### Exercise goal
Every record must be output verbatim in the reply.

### Records for the task

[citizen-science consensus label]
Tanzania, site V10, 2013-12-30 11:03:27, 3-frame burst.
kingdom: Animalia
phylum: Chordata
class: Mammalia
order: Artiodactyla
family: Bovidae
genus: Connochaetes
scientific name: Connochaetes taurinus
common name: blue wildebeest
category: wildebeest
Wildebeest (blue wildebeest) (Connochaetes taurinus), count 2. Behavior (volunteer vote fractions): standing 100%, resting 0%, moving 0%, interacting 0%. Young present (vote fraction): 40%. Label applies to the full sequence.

### Problem solution
[citizen-science consensus label]
Tanzania, site V10, 2013-12-30 11:03:27, 3-frame burst.
kingdom: Animalia
phylum: Chordata
class: Mammalia
order: Artiodactyla
family: Bovidae
genus: Connochaetes
scientific name: Connochaetes taurinus
common name: blue wildebeest
category: wildebeest
Wildebeest (blue wildebeest) (Connochaetes taurinus), count 2. Behavior (volunteer vote fractions): standing 100%, resting 0%, moving 0%, interacting 0%. Young present (vote fraction): 40%. Label applies to the full sequence.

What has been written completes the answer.